Many parasites have more than one species of host, so the individual parasite must get from one host to another to complete its life cycle. Trematodes of the species Euhaplorchis californiensis use three hosts during their life cycle.

https://youtu.be/f5UzztCns-Y

Example 9.4

Lafferty and Morris (1996) tested the hypothesis that infection influences risk of predation by birds. A large outdoor tank was stocked with three kinds of killfish: unparasitized, lightly infected, and heavily infected. This tank was left open to foraging by birds… The numbers of fish eaten according to their levels of parasitism is given as follows:

          Uninfected Lightly Highly Sum
Eaten              1      10     37  48
Not eaten         49      35      9  93
Sum               50      45     46 141

If we call our two categorical variable “fate” and “infection status”, then what we want to know is are these two variables independent.

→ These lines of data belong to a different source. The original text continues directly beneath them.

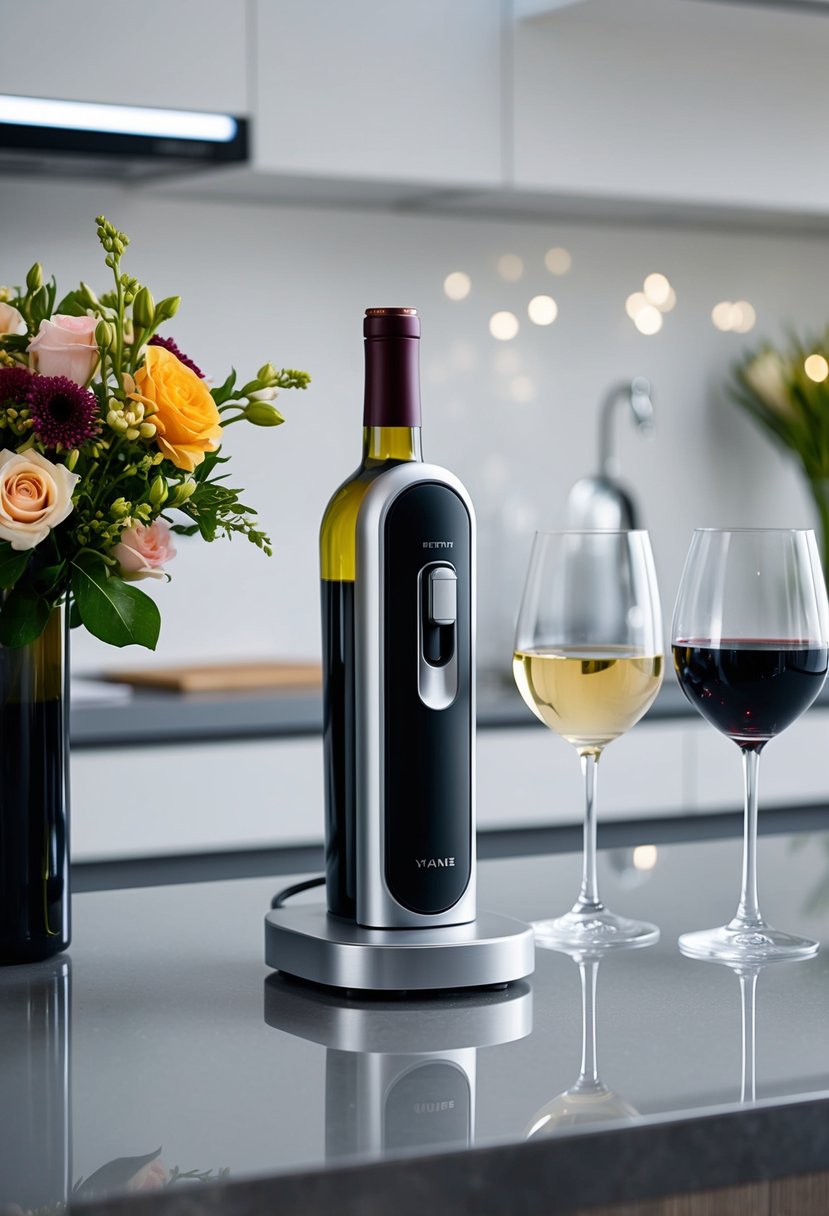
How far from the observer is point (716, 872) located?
125 cm

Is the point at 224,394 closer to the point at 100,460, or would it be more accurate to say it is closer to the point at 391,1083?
the point at 100,460

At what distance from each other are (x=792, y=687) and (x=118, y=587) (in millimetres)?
382

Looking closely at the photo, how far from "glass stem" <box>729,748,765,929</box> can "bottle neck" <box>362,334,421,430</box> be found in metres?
0.28

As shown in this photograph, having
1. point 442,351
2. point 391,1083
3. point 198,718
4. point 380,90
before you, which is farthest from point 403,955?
Answer: point 442,351

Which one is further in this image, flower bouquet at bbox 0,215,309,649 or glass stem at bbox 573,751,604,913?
glass stem at bbox 573,751,604,913

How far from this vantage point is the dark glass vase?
3.09 ft

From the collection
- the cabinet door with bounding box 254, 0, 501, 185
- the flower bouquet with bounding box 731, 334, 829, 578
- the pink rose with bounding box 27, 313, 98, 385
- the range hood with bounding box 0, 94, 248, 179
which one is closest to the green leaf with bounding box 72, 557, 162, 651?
the pink rose with bounding box 27, 313, 98, 385

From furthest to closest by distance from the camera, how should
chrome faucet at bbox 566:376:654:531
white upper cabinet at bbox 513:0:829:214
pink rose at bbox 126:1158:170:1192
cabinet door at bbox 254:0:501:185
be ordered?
1. chrome faucet at bbox 566:376:654:531
2. white upper cabinet at bbox 513:0:829:214
3. cabinet door at bbox 254:0:501:185
4. pink rose at bbox 126:1158:170:1192

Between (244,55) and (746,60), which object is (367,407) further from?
(746,60)

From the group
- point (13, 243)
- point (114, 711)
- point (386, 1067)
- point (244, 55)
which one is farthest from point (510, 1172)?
point (13, 243)

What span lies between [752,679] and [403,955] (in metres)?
0.26

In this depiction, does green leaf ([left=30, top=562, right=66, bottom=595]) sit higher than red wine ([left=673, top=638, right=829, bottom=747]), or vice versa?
green leaf ([left=30, top=562, right=66, bottom=595])

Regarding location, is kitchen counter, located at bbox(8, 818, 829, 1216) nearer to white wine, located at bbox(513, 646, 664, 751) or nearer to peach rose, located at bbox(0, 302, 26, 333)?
white wine, located at bbox(513, 646, 664, 751)

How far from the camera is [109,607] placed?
91cm
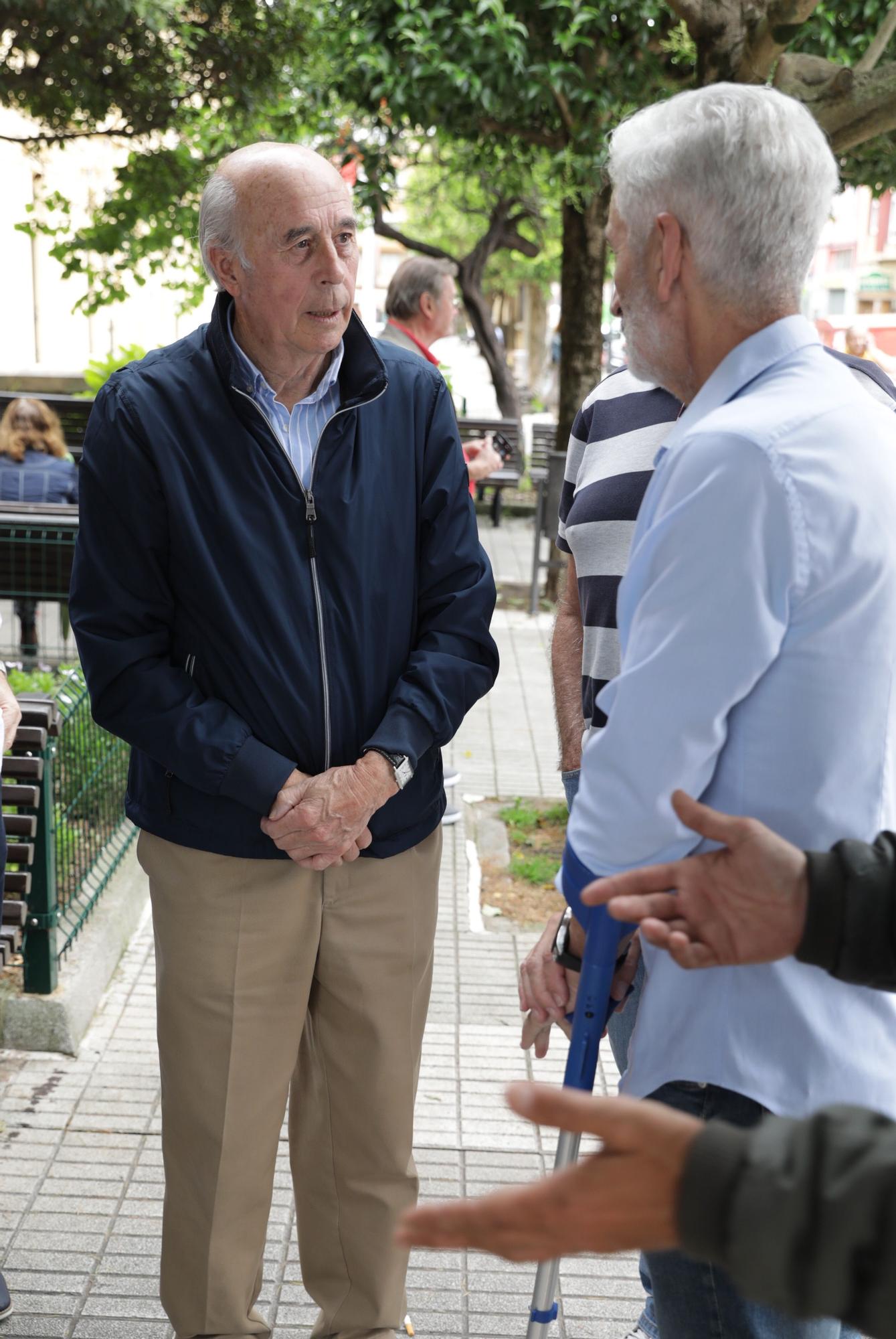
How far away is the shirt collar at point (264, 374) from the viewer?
8.38 feet

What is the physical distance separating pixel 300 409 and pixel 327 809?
0.76 m

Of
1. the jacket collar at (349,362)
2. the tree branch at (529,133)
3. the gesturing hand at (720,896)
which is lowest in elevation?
the gesturing hand at (720,896)

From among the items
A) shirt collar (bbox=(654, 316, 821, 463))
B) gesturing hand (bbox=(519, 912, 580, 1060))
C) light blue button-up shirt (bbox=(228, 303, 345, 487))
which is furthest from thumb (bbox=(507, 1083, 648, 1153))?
light blue button-up shirt (bbox=(228, 303, 345, 487))

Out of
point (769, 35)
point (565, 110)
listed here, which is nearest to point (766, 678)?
point (769, 35)

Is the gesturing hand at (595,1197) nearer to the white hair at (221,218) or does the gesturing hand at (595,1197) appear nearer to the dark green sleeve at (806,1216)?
the dark green sleeve at (806,1216)

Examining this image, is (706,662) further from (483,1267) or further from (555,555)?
(555,555)

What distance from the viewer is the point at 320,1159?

How do we compute the frequency table we would expect if the variables were independent? If two variables are independent, we have

\[ \mathrm{Pr[A \ and \ B]} = \mathrm{Pr[A]}\times\mathrm{Pr[B]} \]

The observed table (in relative frequencies) is given by:

Assuming independence, the expected (relative frequencies) table should have:

Expected frequency table

Observed frequency table

The \( \chi^2 \) contingency test is just a special case of the \( \chi^2 \) goodness-of-fit test, so the test statistic is the same.

\[ \chi^2 = \sum_{i=1}^{r}\sum_{j=1}^{c} \frac{(Observed_{ij}-Expected_{ij})^2}{Expected_{ij}}, \]

where \( r \) and \( c \) are number of rows and columns, respectively. The number of degrees of freedom is given by

\[ \begin{align} df & = rc - 1 - (r-1) - (c - 1) \\ & = rc - r - c + 1 \\ & = (r-1)\times(c-1) \end{align} \]

Assumptions of the \( \chi^2 \) contingency test are the same as the \( \chi^2 \) goodness-of-fit test.

What do you do if the assumptions are violated?

• If table larger than 2 x 2, you can combine row and/or columns.
• If table is 2 x 2, you can use Fisher's exact test.
• You can use a permutation test (see Chapter 13).

Expected frequency table

Assumptions seem to be met, so let's use R.

First, let's see how the table was created in R:

(parTable <- matrix(c(1, 10, 37, 49, 35, 9), 
                    nrow = 2, 
                    byrow = TRUE, 
                    dimnames = list(c("Eaten", "Not eaten"), 
                                    c("Uninfected", "Lightly", "Highly"))))

          Uninfected Lightly Highly
Eaten              1      10     37
Not eaten         49      35      9

chisq.test(parTable, correct = FALSE)

Note: correct = FALSE means no Yates correction (see p. 251)

    Pearson's Chi-squared test

data:  parTable
X-squared = 69.756, df = 2, p-value = 7.124e-16

Conclusion?

Conclusion: Since \( p \)-value is less than 0.05 (actually less than 0.001), then we can reject the null hypothesis of independence.

Fisher’s exact test: (2 x 2 tables only) Examines the independence of two categorical variables, even with small expected values

\( G \)-test: (any table) Derived from principles of likelihood.

     Pro: Great with complicated experimental designs with multiple explanatory variables.
     Con: Can be less accurate for small sample sizes.

Situation: You've found a statistically significant association between two categorical variables using the \( \chi^2 \) contingency test.

Question: Where is the association? In other words, in which levels of the categories is the association present and how large is the association?

We need to estimate the magnitude of the association, which the \( P \)-value does not give us!

We can estimate odds ratios or relative risks for 2 \( \times \) 2 sub-tables within the contingency table by either subsetting or collapsing.